— Start MATERIAL SUPPLIED —
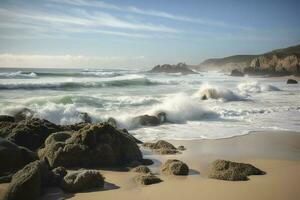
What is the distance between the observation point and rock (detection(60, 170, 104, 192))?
5.31 metres

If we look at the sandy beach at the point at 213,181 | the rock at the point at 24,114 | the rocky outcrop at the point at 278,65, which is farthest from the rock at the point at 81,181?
the rocky outcrop at the point at 278,65

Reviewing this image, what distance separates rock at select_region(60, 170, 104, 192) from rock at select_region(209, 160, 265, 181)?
199cm

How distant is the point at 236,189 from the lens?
17.9ft

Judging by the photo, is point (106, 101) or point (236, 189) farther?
point (106, 101)

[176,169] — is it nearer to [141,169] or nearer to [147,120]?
[141,169]

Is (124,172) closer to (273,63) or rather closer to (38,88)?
(38,88)

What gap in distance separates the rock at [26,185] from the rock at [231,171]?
2.88m

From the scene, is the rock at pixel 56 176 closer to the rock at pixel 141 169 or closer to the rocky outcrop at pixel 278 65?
the rock at pixel 141 169

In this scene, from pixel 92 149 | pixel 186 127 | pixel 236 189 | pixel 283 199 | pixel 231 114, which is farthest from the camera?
pixel 231 114

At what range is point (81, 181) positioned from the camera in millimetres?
5340

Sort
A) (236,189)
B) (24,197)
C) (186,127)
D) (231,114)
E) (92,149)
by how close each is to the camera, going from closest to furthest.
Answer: (24,197)
(236,189)
(92,149)
(186,127)
(231,114)

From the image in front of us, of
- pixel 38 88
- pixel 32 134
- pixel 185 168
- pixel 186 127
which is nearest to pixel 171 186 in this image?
pixel 185 168

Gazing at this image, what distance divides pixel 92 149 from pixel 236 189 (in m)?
2.83

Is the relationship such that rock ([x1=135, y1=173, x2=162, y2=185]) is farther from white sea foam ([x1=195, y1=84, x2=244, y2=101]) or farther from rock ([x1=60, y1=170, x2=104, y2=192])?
white sea foam ([x1=195, y1=84, x2=244, y2=101])
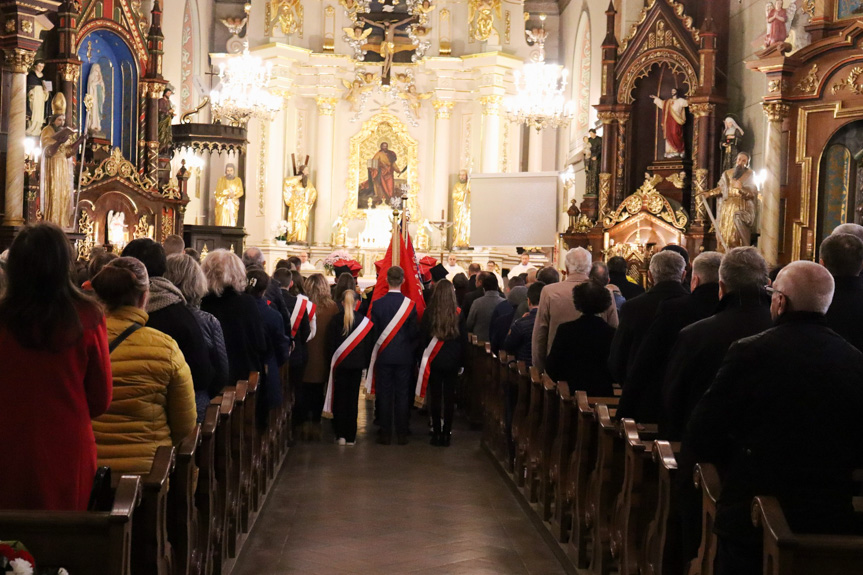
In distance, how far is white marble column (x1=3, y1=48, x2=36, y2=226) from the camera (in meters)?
13.7

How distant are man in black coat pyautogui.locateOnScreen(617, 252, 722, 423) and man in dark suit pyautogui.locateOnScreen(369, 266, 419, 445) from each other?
496 cm

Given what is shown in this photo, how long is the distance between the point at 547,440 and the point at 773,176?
8.16m

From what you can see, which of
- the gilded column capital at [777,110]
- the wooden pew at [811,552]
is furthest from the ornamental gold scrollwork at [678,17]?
the wooden pew at [811,552]

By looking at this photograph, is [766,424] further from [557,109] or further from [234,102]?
[234,102]

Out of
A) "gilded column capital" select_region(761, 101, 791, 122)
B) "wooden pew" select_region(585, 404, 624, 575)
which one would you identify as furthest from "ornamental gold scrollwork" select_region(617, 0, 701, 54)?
"wooden pew" select_region(585, 404, 624, 575)

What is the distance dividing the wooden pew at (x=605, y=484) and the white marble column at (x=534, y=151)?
20.6m

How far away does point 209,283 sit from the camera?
269 inches

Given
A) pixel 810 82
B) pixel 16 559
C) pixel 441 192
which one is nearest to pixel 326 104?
pixel 441 192

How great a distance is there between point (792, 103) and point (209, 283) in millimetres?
9433

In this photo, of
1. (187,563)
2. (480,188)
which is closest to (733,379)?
(187,563)

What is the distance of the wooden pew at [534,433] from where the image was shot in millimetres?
7504

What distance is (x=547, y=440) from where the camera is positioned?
7.13m

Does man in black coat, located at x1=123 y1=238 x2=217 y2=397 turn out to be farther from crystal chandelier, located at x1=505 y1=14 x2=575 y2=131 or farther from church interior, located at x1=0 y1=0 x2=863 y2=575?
crystal chandelier, located at x1=505 y1=14 x2=575 y2=131

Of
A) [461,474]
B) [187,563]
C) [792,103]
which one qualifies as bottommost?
[461,474]
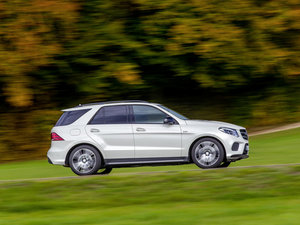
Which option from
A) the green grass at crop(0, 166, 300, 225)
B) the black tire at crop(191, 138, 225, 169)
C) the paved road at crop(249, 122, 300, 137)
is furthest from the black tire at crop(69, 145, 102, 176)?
the paved road at crop(249, 122, 300, 137)

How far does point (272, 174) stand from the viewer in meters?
11.4

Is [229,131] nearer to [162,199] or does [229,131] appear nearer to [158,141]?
[158,141]

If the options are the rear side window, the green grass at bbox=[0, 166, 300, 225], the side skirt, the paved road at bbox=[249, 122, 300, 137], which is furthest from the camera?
the paved road at bbox=[249, 122, 300, 137]

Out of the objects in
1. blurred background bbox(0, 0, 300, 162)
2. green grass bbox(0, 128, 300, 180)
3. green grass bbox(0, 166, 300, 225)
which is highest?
blurred background bbox(0, 0, 300, 162)

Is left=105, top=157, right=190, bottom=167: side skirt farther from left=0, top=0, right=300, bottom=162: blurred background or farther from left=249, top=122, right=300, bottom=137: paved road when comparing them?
left=249, top=122, right=300, bottom=137: paved road

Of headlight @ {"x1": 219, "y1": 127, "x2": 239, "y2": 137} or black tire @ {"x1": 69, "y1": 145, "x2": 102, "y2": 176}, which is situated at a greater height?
headlight @ {"x1": 219, "y1": 127, "x2": 239, "y2": 137}

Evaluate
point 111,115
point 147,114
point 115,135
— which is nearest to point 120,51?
point 111,115

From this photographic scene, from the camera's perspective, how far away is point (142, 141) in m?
12.7

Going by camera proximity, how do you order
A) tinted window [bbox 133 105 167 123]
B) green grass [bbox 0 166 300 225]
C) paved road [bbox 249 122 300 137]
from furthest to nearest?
paved road [bbox 249 122 300 137] < tinted window [bbox 133 105 167 123] < green grass [bbox 0 166 300 225]

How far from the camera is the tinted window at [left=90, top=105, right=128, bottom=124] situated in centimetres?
1297

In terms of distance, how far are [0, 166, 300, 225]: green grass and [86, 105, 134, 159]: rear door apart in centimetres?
85

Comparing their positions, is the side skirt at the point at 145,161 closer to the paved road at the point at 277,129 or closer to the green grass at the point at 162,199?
the green grass at the point at 162,199

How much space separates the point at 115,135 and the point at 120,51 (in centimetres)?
1138

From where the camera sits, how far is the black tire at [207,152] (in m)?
12.6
— End MATERIAL SUPPLIED —
[EXERCISE DIRECTIONS]:
Reproduce each record from above exactly; pictures do not belong in the copy.

[RESULT FOR THIS EXERCISE]:
What is the distance between the observation point and rock (detection(60, 170, 104, 192))?
5.31 metres

If we look at the sandy beach at the point at 213,181 | the rock at the point at 24,114 | the rocky outcrop at the point at 278,65, which is farthest from the rock at the point at 81,181?
the rocky outcrop at the point at 278,65

Reviewing this image, what distance separates rock at select_region(60, 170, 104, 192) from rock at select_region(209, 160, 265, 181)?
199cm

How distant is the point at 236,189 from the lens?
17.9ft

Judging by the photo, is point (106, 101) or point (236, 189) farther?
point (106, 101)

[176,169] — is it nearer to [141,169] or nearer to [147,120]?
[141,169]

Is (124,172) closer to (273,63) or rather closer to (38,88)?
(38,88)

What gap in distance separates the rock at [26,185] from the rock at [231,171]?
2.88m

From the scene, is the rock at pixel 56 176 closer to the rock at pixel 141 169 or closer to the rocky outcrop at pixel 278 65?
the rock at pixel 141 169

In this scene, from pixel 92 149 | pixel 186 127 | pixel 236 189 | pixel 283 199 | pixel 231 114, which is farthest from the camera?
pixel 231 114

At what range is point (81, 181) positioned from the camera in millimetres?
5340

Sort
A) (236,189)
B) (24,197)
C) (186,127)
D) (231,114)
E) (92,149)
by how close each is to the camera, going from closest to furthest.
Answer: (24,197)
(236,189)
(92,149)
(186,127)
(231,114)

From the image in front of us, of
- pixel 38 88
- pixel 32 134
- pixel 185 168
- pixel 186 127
which is nearest to pixel 171 186 in this image?
pixel 185 168

Gazing at this image, what distance divides pixel 92 149 from pixel 236 189 (in m)?
2.83

Is the relationship such that rock ([x1=135, y1=173, x2=162, y2=185]) is farther from white sea foam ([x1=195, y1=84, x2=244, y2=101]) or farther from rock ([x1=60, y1=170, x2=104, y2=192])?
white sea foam ([x1=195, y1=84, x2=244, y2=101])
In distance, how far is white marble column (x1=3, y1=48, x2=36, y2=226) from the camera (in meters)?
13.7

How distant are man in black coat pyautogui.locateOnScreen(617, 252, 722, 423) and man in dark suit pyautogui.locateOnScreen(369, 266, 419, 445) from each other?
496 cm

Given what is shown in this photo, how long is the distance between the point at 547,440 and the point at 773,176?
8.16m

From what you can see, which of
- the gilded column capital at [777,110]
- the wooden pew at [811,552]
is furthest from the ornamental gold scrollwork at [678,17]?
the wooden pew at [811,552]

By looking at this photograph, is [766,424] further from [557,109] or further from [234,102]?
[234,102]

Out of
A) "gilded column capital" select_region(761, 101, 791, 122)
B) "wooden pew" select_region(585, 404, 624, 575)
which one would you identify as furthest from "ornamental gold scrollwork" select_region(617, 0, 701, 54)?
"wooden pew" select_region(585, 404, 624, 575)

What is the distance dividing the wooden pew at (x=605, y=484) and the white marble column at (x=534, y=151)?
20.6m

How far away does point 209,283 sit from the camera?
269 inches

Given
A) pixel 810 82
B) pixel 16 559
C) pixel 441 192
which one is nearest to pixel 326 104?
pixel 441 192

How great a distance is there between point (792, 103) and point (209, 283) in millimetres?
9433

In this photo, of
1. (187,563)
2. (480,188)
which is closest to (733,379)?
(187,563)

What is the distance of the wooden pew at [534,433] from where the image was shot in millimetres?
7504

What distance is (x=547, y=440) from where the camera is positioned?
7.13m

Does man in black coat, located at x1=123 y1=238 x2=217 y2=397 turn out to be farther from crystal chandelier, located at x1=505 y1=14 x2=575 y2=131 or farther from church interior, located at x1=0 y1=0 x2=863 y2=575?
crystal chandelier, located at x1=505 y1=14 x2=575 y2=131

Of
A) [461,474]
B) [187,563]
C) [792,103]
which one qualifies as bottommost?
[461,474]
Which option from
A) the green grass at crop(0, 166, 300, 225)
B) the black tire at crop(191, 138, 225, 169)
C) the paved road at crop(249, 122, 300, 137)
is furthest from the black tire at crop(69, 145, 102, 176)?
the paved road at crop(249, 122, 300, 137)

How far does point (272, 174) stand from the viewer in meters?
11.4

Is [229,131] nearer to [162,199] or does [229,131] appear nearer to [158,141]?
[158,141]

If the options are the rear side window, the green grass at bbox=[0, 166, 300, 225], the side skirt, the paved road at bbox=[249, 122, 300, 137], which is furthest from the camera?
the paved road at bbox=[249, 122, 300, 137]

Out of the objects in
1. blurred background bbox(0, 0, 300, 162)
2. green grass bbox(0, 128, 300, 180)
3. green grass bbox(0, 166, 300, 225)
which is highest?
blurred background bbox(0, 0, 300, 162)

Is left=105, top=157, right=190, bottom=167: side skirt farther from left=0, top=0, right=300, bottom=162: blurred background or farther from left=249, top=122, right=300, bottom=137: paved road when comparing them?
left=249, top=122, right=300, bottom=137: paved road

Of headlight @ {"x1": 219, "y1": 127, "x2": 239, "y2": 137} or black tire @ {"x1": 69, "y1": 145, "x2": 102, "y2": 176}, which is situated at a greater height?
headlight @ {"x1": 219, "y1": 127, "x2": 239, "y2": 137}

Evaluate
point 111,115
point 147,114
point 115,135
— which is nearest to point 120,51?
point 111,115

From this photographic scene, from the camera's perspective, how far away is point (142, 141) in m?
12.7

Going by camera proximity, how do you order
A) tinted window [bbox 133 105 167 123]
B) green grass [bbox 0 166 300 225]
C) paved road [bbox 249 122 300 137]
from furthest to nearest?
paved road [bbox 249 122 300 137] < tinted window [bbox 133 105 167 123] < green grass [bbox 0 166 300 225]

How far from the camera is the tinted window at [left=90, top=105, right=128, bottom=124] situated in centimetres?
1297

In terms of distance, how far are [0, 166, 300, 225]: green grass and [86, 105, 134, 159]: rear door apart in centimetres?
85

Comparing their positions, is the side skirt at the point at 145,161 closer to the paved road at the point at 277,129 or closer to the green grass at the point at 162,199?
the green grass at the point at 162,199

How much space separates the point at 115,135 and the point at 120,51 (in centimetres)?
1138

From where the camera sits, how far is the black tire at [207,152] (in m)?
12.6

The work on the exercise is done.